De niña, recuerdo que, además de las películas propias de mi edad me gustaban las que llamábamos entonces “películas de miedo” (para los más jóvenes, decir que nada que ver con lo que hoy se conoce como cine de terror). Este gusto era compartido con mi hermana mayor a quien yo iba a buscar a su trabajo con mis calcetines cortos y mi uniforme de las Ursulinas. Y ¡ale! A disfrutar y a sufrir.
Y años más tarde, ¡paradojas de la vida!, otra razón de tantas tardes pasadas viendo cine, era que aunque yo refunfuñara por no ir con mis amigas a bailar, cambiaba “El Florida” (eran los primeros 60) por el “Cine Capitol” y así estaba más controladita, pero “devorando” cine sin darme cuenta.
Antecedentes como éstos, o semejantes, propician que en la vida adulta podamos admirar la manera de narrar de La mejor juventud, que la convierte en una obra de arte, o emocionarnos cada vez que vemos, por ejemplo Cinema Paradiso, y conmovernos cuando sucede algo, intrascendente en apariencia, que de algún modo transforma la vida de un personaje. Recuerdo la maravillosa novela de Antonio Tabuchi, Sostiene Pereira, llevada al cine con el mismo título, y donde el personaje, de Marcelo Mastroiani, ese periodista gris del principio, triste, avejentado, que hace una negación y no quiere enterarse de lo que está pasando en su país, pasa a ser otra persona, la que vemos en esa escena final, que a la cámara enamora y que llena la pantalla. O por hablar de películas recientes, una que comenta Santiago Cardenal, Confidencias muy íntimas, donde un peculiar encuentro entre dos personajes va a modificar la vida de ambos.

+++

## Tarea
Indique si cada afirmación concuerda con el fragmento sobre el cine: (a) quien narra iba a buscar a su hermana mayor al trabajo de esta; (b) Sostiene Pereira es una novela de Santiago Cardenal; (c) en Confidencias muy íntimas, un encuentro entre dos personajes cambia la vida de ambos. Responda sí o no a cada una y cite textualmente las palabras del fragmento que lo determinan. Los ítems que aparecen a continuación constituyen un material independiente del fragmento.

## Datos proporcionados
+++

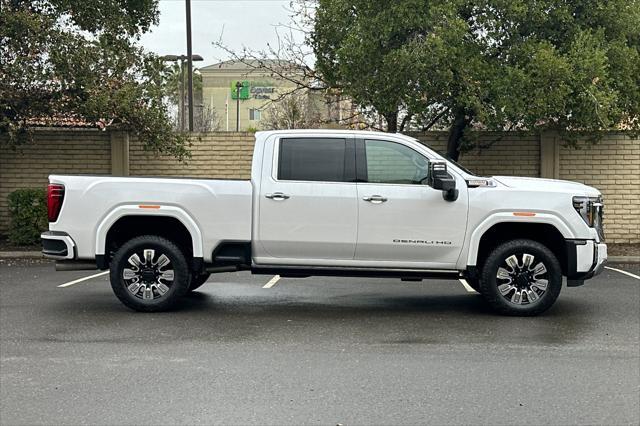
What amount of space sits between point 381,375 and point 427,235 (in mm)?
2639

+++

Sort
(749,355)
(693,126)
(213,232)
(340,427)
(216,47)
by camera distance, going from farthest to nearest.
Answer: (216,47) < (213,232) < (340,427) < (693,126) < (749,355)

+++

## Respuesta correcta
(a) Sí: «mi hermana mayor a quien yo iba a buscar a su trabajo».
(b) No: «la maravillosa novela de Antonio Tabuchi, Sostiene Pereira».
(c) Sí: «un peculiar encuentro entre dos personajes va a modificar la vida de ambos».